Prof Hambleton will join the panel of speakers at the Bristol Ideas Forum that will contribute to the annual Bristol Festival of Ideas held in May.

Andrew Kelly, Director of the Festival of Ideas, said, “ We have a fantastic panel and we are very excited about the ideas that this debate will generate – these are all key opinion formers and we expect the discussions to be both forward looking and imaginative. We want the debate at our Ideas Forum to stimulate wider discussion about the elected mayor issue so that when the time comes to vote people will be ready to make an informed decision about whether to have a directly elected mayor – or not.”

Half the tickets for the event are free of charge to people in the city who wish to contribute to the debate. Booking details are at: http://www.ideasfestival.co.uk/?p=1993


Editor's notes:

Professor Robin Hambleton is in the Centre for Sustainable Planning and Environments, Department of Planning and Architecture, Faculty of Environment and Technology, UWE.
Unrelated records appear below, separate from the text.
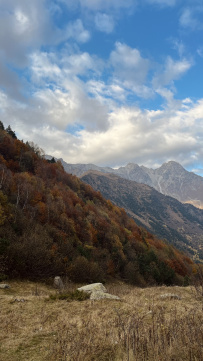 Горный лагерь в Дигории (Северная Осетия)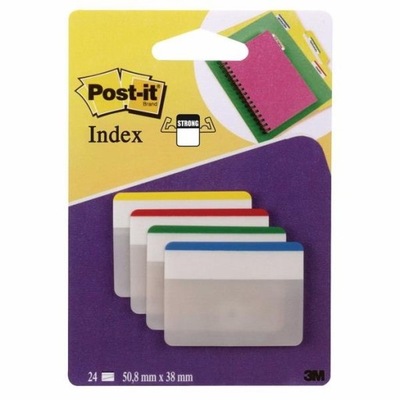 Zakładki indeksujące POST-IT 50,8x38 mix kolor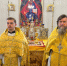 В день церковного Нового года митрополит Сергий совершил Божественную литургию в пос. Спутник - Алтайская митрополия
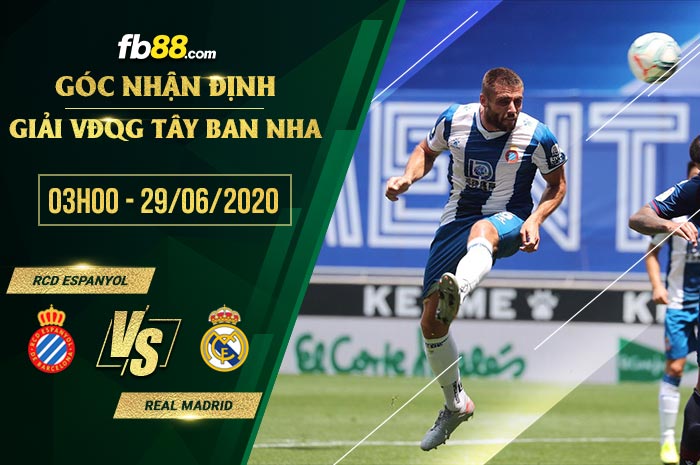 fb88-soi kèo RCD Espanyol vs Real Madrid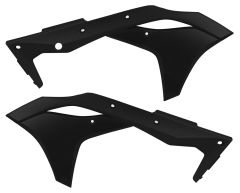 Acerbis Radiator Shrouds Black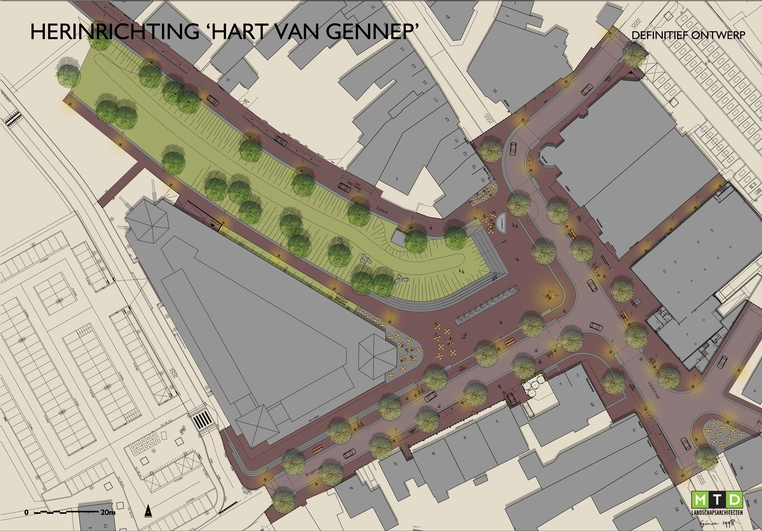 Fontein Gennep in werking gesteld !!!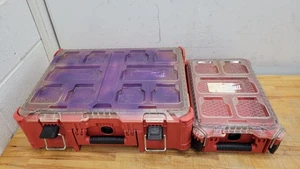 Milwaukee PackOut Stackable Tool Drawers, Small Parts Organizers - Picture 1 of 11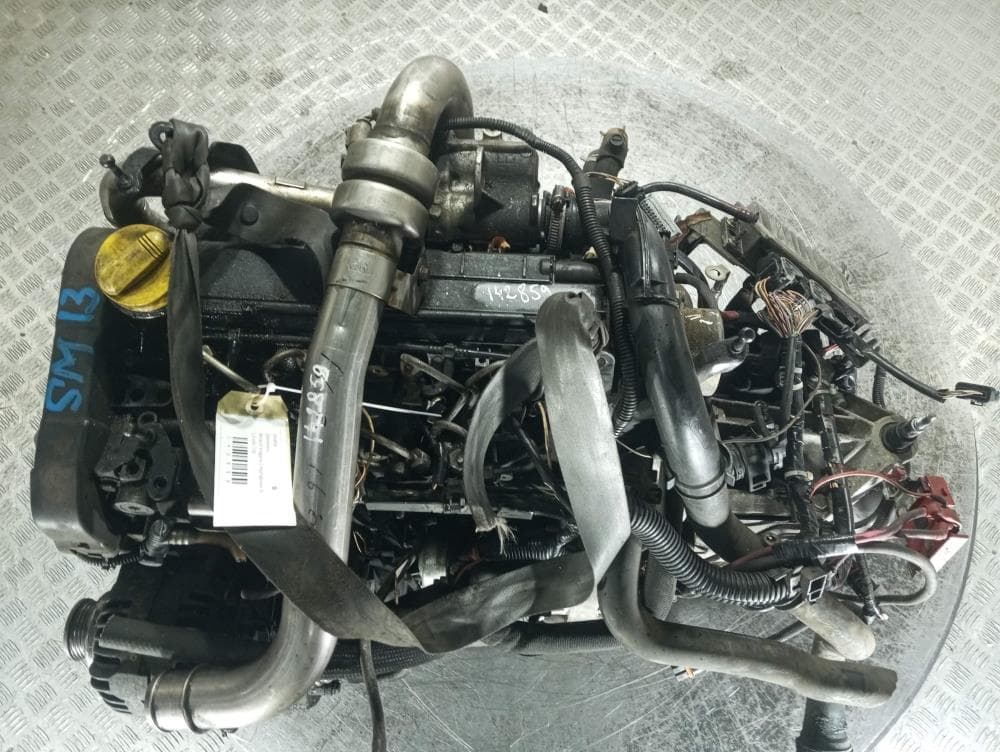 Двигатель к Renault Megane 2 Рестайлинг (06-09)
Bristol Ideas Forum – 'Should Bristol have an elected Mayor?' Watershed Bristol, 2 December 2011. Speakers include:

Lord Andrew Adonis, Institute for Government on the Future Leadership Needs of the City

Joanna Averley, Director, Centre for Cities on Elected Mayors and Economic Development

Sir Steve Bullock, Mayor of Lewisham, on How Mayors Work in London

Professor Robin Hambleton, University of the West of England on Place-based Leadership in a Globalising World

Ken Livingstone on the Difference a Mayor can make

Ben Rogers, Centre for London on London Mayors and the Development of the City

Three panels bring together Bristol's political leaders, MPs, and business and community leaders:

Bristol Councillors Panel: Peter Abraham, Tess Green, Peter Hammond and Barbara Janke

Business and Community Panel: Marti Burgess, Jaya Chakrabati, Colin Skellett

MPs Panel: Charlotte Leslie, Kerry McCarthy, Stephen Williams

Bristol Festival of Ideas takes place annually in May with special events through the year. The events take place in venues across Bristol city centre. Over 170 events are organised annually, making Bristol one of the key centres for discussion and debate in the UK. Further details are available at: www.ideasfestival.co.uk. The festival also organises the Ideas Book Prize – worth £7,000 – awarded annually to the book which presents new, important and challenging ideas, and which is engaging, accessible and rigorously argued.

Bristol Ideas Forum is a new initiative of the Bristol Festival of Ideas. Each year a conference and associated programme will bring together local, national and international expertise to address an issue facing the city.